Friday, January 16, 2009

Reverse The Aging Process

I found this interesting article about the power of our minds at Improved Lives, another inspirational site for you to explore.

Photo Credit
Most psychology studies aren’t that much use to us in our daily lives because most psychologists aren’t that interested in giving us practical advice on how to improve ourselves. In these two studies, however, the researchers stumbled across a way to drastically improve our daily lives. They figured out how to make people get physically younger and become healthier by using nothing but their minds.

Imaginative Seniors

The year was 1979, but for a group of elderly men, the year was actually 1959. At least, Ellen Langer, the psychologist leading the study, had convinced them to pretend that the year was 1959:

The magazines, newspapers, and music the men saw and heard were all 20 years old and the men themselves were told to behave and talk as if it were 1959.

It doesn’t sound particularly impressive does it? Get a bunch of old men to play make-believe, what could that possibly do? Apparently it can do a lot, because at the end of the experiment the men:

  • Looked visibly younger
  • Had straighter posture
  • Had more flexible joints

Now the problem with all of those is that they’re kind of hard to measure. There was, however, one area of improvement where the evidence was incontrovertible: finger length.

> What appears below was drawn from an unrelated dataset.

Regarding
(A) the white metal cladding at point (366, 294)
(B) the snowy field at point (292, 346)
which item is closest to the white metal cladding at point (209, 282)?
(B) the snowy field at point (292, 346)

As we get older, our bodies succumb to gravity and generally shrink, and our fingers, which are no exception to this rule, get shorter. But the fingers of the men in this study were actually longer at the end of the experiment. The aging process had literally been reversed.

Healthy Hotel Maids

Just a year ago, in 2007, Ellen Langer started a new experiment, this time with colleague Alia Crum. The researchers took various health measurements from a group of 84 hotel workers, and then split the group in two. They told one group that the physical exercise they were getting by cleaning hotel rooms satisfied the Surgeon General’s recommendations for an active lifestyle and the maids were given specific examples of how their work was actually exercise.

Langer and Crum told the other group, the control group, nothing.

And the results:

Four weeks later, Langer and Crum returned to find some measurements of both groups: the control group hadn’t changed physically, but the test group had decreased all of the following: weight, blood pressure, body fat, waist-to-hip ratio, and body mass index.

It’s important to realize that the maids hadn’t actually done anything different, they changed all those physical aspects of themselves with their minds. It almost sounds like science fiction, but it’s not. Your mind is an extremely powerful tool for change.

So what can we learn from this?

What was going on in the brains of the senior citizens and the hotel workers is a process called the psychosomatic effect. Most of you are probably familiar with the psychosomatic effect but don’t know it, because it’s what causes stress to be so unhealthy for us.

But rather than letting it make us unhealthy, we should be using the psychosomatic effect to our advantage:

  • Think Young - It might be a stretch to surround ourselves with 20 year old magazines and T.V. shows like the seniors in the first study did, but there are other things you can do to stay young. First, don’t act your age! Most people would agree that people younger than themselves are more active and are out having more fun, so go be more active and have more fun. Second, recognize and enjoy the things in your life that are ‘young’, like that sport you love to play or that late night out with friends.
  • Think Healthy - It would be difficult to sit on the couch and think your waist line smaller, but what you can do is recognize that the exercise you do get is effective and good for you.
  • Think Happy - This may sound a little counter-intuitive, but just like stress has a lot of negative effects on the body, happiness has a lot of positive effects on the body. One thing you can do is just be mindful of your own mood. If you’re not happy, look for some aspect of the situation you find yourself in that is positive, and be grateful for it. Something else you can do is smile more. Our brains don’t know the difference between a real smile and a fake smile, so even a fake smile, although it might not look great, causes your brain to release a lot of the same ‘happy chemicals’ that it would release if your smile had been real.

These are all great ways to use the psychosomatic effect to your benefit, but remember that it’s equally easy for it to have a negative effect on your body. That means that you should also focus on banishing negative thoughts from your mind, lest they counteract all your positive thinking.

Further Reading:
- How You Tell The Story Of Your Life by Senia Maymin

1 comment:

Pam said...

I believe in the power of our mind. If only it would do something about these wrinkles!